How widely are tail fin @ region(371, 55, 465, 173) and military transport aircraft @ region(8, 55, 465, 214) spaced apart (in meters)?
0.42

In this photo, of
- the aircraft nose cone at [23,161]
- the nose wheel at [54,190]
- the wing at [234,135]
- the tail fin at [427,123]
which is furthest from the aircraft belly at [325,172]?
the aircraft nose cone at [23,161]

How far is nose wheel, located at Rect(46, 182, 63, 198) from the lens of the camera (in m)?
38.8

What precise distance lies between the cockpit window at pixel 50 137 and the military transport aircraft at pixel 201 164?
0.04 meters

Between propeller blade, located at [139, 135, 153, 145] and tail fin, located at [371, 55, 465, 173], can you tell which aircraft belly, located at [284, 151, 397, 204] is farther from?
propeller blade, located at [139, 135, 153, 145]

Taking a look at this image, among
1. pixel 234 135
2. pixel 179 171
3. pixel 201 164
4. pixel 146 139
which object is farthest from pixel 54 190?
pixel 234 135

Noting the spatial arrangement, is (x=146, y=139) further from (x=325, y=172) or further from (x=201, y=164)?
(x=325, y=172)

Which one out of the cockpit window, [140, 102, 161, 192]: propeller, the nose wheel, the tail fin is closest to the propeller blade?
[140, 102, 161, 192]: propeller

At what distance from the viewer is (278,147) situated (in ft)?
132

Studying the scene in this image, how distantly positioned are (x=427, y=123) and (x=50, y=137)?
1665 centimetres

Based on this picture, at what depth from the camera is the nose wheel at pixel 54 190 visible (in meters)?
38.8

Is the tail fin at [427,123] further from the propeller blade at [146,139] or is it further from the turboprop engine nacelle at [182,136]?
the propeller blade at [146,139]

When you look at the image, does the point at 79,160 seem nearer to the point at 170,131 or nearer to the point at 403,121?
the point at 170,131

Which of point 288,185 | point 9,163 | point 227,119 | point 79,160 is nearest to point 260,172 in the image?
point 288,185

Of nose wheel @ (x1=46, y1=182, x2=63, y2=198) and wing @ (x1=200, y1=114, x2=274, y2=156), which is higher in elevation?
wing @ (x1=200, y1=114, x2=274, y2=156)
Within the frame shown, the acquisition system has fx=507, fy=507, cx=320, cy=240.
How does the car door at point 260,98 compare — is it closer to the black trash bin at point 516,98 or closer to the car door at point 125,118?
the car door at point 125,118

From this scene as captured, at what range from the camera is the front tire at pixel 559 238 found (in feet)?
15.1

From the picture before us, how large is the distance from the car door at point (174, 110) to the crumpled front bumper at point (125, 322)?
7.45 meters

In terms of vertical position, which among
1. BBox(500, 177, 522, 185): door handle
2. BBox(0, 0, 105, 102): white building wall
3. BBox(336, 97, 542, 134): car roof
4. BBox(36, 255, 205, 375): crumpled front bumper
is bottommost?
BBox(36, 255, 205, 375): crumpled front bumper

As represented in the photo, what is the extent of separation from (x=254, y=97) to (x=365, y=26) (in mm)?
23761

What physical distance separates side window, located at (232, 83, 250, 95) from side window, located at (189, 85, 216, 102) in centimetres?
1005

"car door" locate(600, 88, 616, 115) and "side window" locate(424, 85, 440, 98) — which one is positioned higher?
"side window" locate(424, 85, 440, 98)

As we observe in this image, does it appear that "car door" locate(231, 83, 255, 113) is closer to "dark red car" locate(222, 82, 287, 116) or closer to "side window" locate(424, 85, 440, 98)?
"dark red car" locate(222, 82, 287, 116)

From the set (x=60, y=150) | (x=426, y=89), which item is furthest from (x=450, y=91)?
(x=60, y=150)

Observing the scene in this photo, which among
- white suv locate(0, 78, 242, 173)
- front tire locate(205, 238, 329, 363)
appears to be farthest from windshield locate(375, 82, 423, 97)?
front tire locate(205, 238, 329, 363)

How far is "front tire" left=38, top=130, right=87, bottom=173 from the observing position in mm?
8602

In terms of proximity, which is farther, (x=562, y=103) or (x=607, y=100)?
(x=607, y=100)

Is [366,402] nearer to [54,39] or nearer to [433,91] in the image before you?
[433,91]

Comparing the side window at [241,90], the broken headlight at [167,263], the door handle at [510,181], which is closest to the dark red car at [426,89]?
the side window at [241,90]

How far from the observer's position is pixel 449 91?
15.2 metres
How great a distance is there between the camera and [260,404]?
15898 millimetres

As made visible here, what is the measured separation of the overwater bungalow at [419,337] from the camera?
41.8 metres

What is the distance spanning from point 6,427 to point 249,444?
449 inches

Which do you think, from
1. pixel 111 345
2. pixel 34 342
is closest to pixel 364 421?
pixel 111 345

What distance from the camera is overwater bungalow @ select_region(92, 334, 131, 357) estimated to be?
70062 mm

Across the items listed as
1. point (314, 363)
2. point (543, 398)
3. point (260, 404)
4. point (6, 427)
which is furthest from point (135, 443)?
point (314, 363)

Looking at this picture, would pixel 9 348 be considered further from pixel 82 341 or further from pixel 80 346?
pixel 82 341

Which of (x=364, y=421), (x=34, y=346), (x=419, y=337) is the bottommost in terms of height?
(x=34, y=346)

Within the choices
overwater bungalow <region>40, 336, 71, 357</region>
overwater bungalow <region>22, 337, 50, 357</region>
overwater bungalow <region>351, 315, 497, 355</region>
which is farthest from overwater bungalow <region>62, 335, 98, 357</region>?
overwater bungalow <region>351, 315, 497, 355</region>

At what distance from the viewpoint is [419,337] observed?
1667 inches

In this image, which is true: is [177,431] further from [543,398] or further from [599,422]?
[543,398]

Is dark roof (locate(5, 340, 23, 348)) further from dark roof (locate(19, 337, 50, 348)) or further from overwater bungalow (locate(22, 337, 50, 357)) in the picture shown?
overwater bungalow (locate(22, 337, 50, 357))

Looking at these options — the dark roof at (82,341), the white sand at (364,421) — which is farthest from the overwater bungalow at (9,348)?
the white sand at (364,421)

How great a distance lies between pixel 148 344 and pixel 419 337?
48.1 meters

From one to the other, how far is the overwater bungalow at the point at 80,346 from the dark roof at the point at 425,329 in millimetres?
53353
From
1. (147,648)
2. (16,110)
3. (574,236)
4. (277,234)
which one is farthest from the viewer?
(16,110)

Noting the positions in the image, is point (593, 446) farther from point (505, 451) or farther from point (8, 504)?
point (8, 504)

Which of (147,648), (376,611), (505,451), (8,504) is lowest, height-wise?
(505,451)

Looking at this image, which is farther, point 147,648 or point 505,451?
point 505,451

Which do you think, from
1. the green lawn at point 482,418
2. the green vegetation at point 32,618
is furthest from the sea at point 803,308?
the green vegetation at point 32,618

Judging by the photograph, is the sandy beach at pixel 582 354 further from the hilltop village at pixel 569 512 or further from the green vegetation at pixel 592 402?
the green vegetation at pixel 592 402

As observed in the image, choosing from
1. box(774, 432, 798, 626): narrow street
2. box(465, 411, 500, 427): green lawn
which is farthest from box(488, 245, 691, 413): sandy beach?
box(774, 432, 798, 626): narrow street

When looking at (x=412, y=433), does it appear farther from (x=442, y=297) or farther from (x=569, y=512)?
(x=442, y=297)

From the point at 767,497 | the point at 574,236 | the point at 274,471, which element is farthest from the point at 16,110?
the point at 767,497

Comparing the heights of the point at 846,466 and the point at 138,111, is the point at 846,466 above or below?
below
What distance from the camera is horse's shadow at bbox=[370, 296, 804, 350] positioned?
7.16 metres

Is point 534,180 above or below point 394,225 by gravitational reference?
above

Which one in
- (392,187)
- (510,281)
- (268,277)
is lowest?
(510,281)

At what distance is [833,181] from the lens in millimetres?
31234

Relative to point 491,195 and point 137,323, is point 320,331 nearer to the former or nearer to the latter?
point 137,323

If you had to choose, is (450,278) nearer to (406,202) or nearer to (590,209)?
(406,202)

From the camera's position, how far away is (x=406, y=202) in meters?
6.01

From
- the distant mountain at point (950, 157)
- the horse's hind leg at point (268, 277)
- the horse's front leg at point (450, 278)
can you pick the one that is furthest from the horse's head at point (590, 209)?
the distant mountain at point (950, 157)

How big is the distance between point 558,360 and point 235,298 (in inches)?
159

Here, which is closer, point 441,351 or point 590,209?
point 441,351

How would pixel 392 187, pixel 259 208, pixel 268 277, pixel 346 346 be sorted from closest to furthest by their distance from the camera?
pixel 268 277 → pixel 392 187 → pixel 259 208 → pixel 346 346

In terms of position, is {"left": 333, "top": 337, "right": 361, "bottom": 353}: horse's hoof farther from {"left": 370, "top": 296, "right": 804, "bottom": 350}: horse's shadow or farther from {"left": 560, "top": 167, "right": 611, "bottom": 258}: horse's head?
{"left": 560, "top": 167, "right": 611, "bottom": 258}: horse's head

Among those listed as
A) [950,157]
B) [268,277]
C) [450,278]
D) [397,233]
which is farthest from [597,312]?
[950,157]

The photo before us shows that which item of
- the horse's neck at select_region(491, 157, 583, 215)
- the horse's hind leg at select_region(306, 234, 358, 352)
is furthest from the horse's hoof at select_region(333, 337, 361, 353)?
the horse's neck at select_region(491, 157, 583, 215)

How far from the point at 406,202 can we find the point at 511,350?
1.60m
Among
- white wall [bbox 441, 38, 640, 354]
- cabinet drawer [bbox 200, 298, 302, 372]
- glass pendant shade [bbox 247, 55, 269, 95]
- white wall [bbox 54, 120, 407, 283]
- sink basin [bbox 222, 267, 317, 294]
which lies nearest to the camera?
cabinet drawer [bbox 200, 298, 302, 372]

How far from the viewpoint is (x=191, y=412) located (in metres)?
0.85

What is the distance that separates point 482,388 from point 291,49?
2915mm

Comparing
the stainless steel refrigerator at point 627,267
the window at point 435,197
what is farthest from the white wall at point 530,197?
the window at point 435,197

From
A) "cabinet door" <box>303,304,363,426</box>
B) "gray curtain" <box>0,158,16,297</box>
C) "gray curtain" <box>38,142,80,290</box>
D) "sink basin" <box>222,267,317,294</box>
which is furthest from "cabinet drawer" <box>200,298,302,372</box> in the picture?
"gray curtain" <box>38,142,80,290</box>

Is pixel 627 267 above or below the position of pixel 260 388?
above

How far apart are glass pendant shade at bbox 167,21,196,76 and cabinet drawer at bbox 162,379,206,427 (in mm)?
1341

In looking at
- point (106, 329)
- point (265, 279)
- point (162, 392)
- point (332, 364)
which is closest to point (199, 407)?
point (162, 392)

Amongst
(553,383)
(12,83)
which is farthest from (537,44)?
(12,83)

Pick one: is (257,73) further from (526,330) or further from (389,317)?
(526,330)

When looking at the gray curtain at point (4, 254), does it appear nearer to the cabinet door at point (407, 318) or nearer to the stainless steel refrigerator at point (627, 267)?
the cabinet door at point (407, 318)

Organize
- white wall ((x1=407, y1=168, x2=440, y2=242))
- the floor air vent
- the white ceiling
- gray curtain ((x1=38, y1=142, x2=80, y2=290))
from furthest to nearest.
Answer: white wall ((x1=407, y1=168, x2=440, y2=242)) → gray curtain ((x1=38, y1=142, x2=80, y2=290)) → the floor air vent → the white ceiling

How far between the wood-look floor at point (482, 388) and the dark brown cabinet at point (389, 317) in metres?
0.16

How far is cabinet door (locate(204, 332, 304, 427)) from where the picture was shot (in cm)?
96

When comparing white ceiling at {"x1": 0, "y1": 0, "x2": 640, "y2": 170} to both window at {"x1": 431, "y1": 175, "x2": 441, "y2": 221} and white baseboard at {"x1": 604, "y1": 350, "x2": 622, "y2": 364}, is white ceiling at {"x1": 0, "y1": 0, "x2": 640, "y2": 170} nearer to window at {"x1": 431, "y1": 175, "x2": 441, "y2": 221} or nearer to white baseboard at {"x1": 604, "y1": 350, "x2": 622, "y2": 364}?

EXERCISE GOAL:
Rename "nose wheel" to "front wheel" in the data from its first line up to and including the line containing "0.04 meters". Return only those lines and leave everything else in them unchanged.

RIGHT ANSWER:
How widely are tail fin @ region(371, 55, 465, 173) and military transport aircraft @ region(8, 55, 465, 214) spaced apart (in meters)?
0.42

In this photo, of
- the aircraft nose cone at [23,161]
- the front wheel at [54,190]
- the wing at [234,135]
- the tail fin at [427,123]
which is furthest from the aircraft belly at [325,172]?
the aircraft nose cone at [23,161]

How far is front wheel, located at Rect(46, 182, 63, 198) from the lens of the camera (in m)?
38.8

What precise distance lies between the cockpit window at pixel 50 137 and the military transport aircraft at pixel 201 164?
0.04 meters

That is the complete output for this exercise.